You most probably should return $L[0]. Check out the faqs for the difference
between the two:

% perldoc -q '\$array'
Found in /home/gnu/perl-5.6.1/lib/5.6.1/pod/perlfaq4.pod
What is the difference between $array[1] and @array[1]?

what I want is some thing like
@{splits(/\./,$S)}[0] # is it possible :-o)

return (split /\./, $S)[0];

--Ala

 

[Brian McCauley]

Subject: Function Split

You are not paritioning your problem properly.

Just wondering, when we use function "split" it returns a list ,

Indeed split is just an example of a function that returns a list.
Technically all Perl functions (evaluated in list contest) return lists,
although some will always return single element list.

Your question is not about split, it's about lists.

now is this possible to, directly access any index of a that list with out
initializing to a list variable
for example ,
$S="win.kit"
@L=split (/\./,$S)
we get @L=("wins","kit")
return @L[0]
what I want is some thing like
@{splits(/\./,$S)}[0] # is it possible :-o)

Close, but @{ whatever() }[0] is an array reference slice so
whatever() must evaluate to an array reference.

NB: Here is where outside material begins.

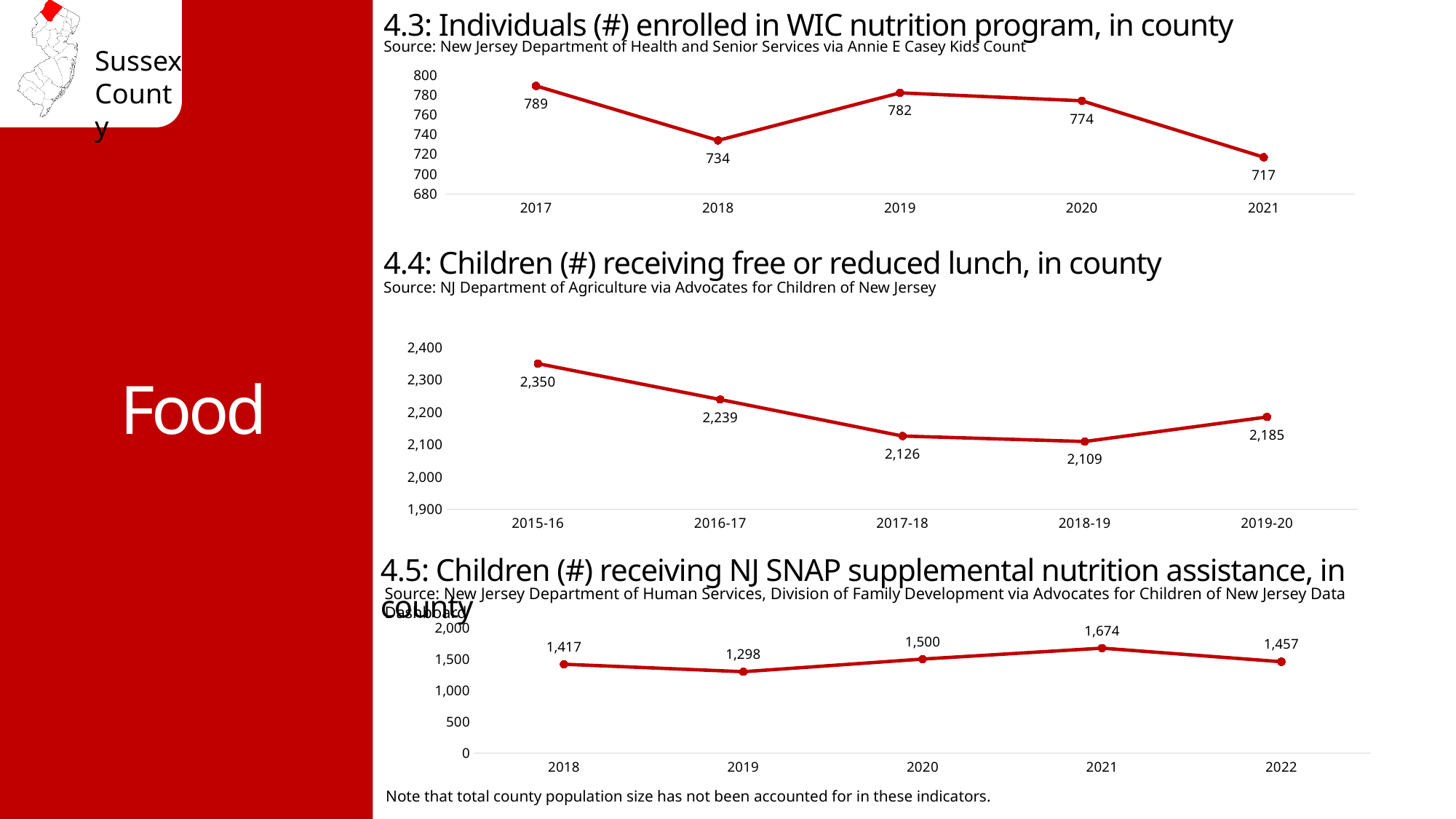
In the chart '4.4: Children (#) receiving free or reduced lunch, in county', which school year has the lowest value? 2018-19 In the chart '4.5: Children (#) receiving NJ SNAP supplemental nutrition assistance, in county', what is the value for 2021? 1,674 In the chart '4.3: Individuals (#) enrolled in WIC nutrition program, in county', how many years are plotted? 5 In the chart '4.5: Children (#) receiving NJ SNAP supplemental nutrition assistance, in county', which year has the lowest value? 2019 In the chart '4.4: Children (#) receiving free or reduced lunch, in county', what is the difference between the 2015-16 and 2016-17 values? 111 In the chart '4.4: Children (#) receiving free or reduced lunch, in county', what is the value for 2017-18? 2,126 What kind of chart is '4.5: Children (#) receiving NJ SNAP supplemental nutrition assistance, in county'? line chart In the chart '4.4: Children (#) receiving free or reduced lunch, in county', is the value for 2016-17 larger or smaller than the value for 2019-20? larger In the chart '4.3: Individuals (#) enrolled in WIC nutrition program, in county', what is the value for 2018? 734 In the chart '4.4: Children (#) receiving free or reduced lunch, in county', do the values rise or fall from 2015-16 to 2018-19? fall In the chart '4.3: Individuals (#) enrolled in WIC nutrition program, in county', which year has the highest value? 2017 In the chart '4.3: Individuals (#) enrolled in WIC nutrition program, in county', what is the difference between the 2017 and 2021 values? 72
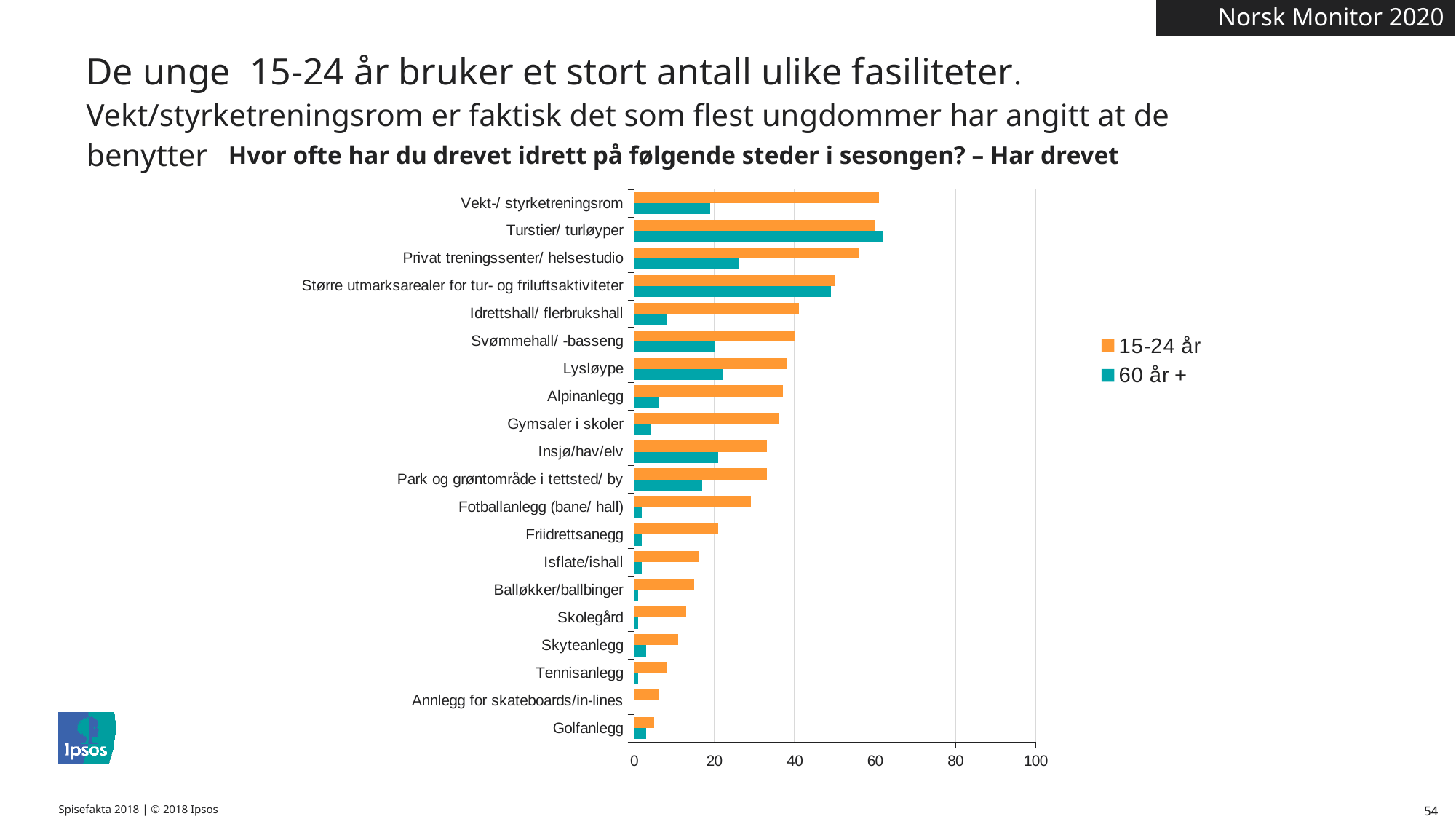
How many series does the legend list? 2 In the 15-24 år series, which is larger: Lysløype or Skolegård? Lysløype Is the value for Fotballanlegg (bane/ hall) in the 60 år + series greater or less than 20? less Which colour represents the 60 år + series in the chart? teal How many categories (facilities) are plotted on the chart? 20 Is the value for Privat treningssenter/ helsestudio in the 60 år + series greater or less than 20? greater Is the value for Vekt-/ styrketreningsrom in the 15-24 år series greater or less than 40? greater What kind of chart is shown on the slide? bar chart For Idrettshall/ flerbrukshall, which series has the larger value, 15-24 år or 60 år +? 15-24 år Which category has the highest value for the 60 år + series? Turstier/ turløyper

You can make a list into an array reference using [].

@{[split (/\./,$S)]}[0]

But this still initializes an array variable, albeit an anonymous
one, and you said you did't want that.

What you want is a list slice.

(split (/\./, $S, 2))[0]

Note the 2 in the call to split() to prevent it building a huge list
only to throw away all but the first element.

--
\\ ( )
. _\\__[oo
.__/ \\ /\@
. l___\\
# ll l\\
###LL LL\\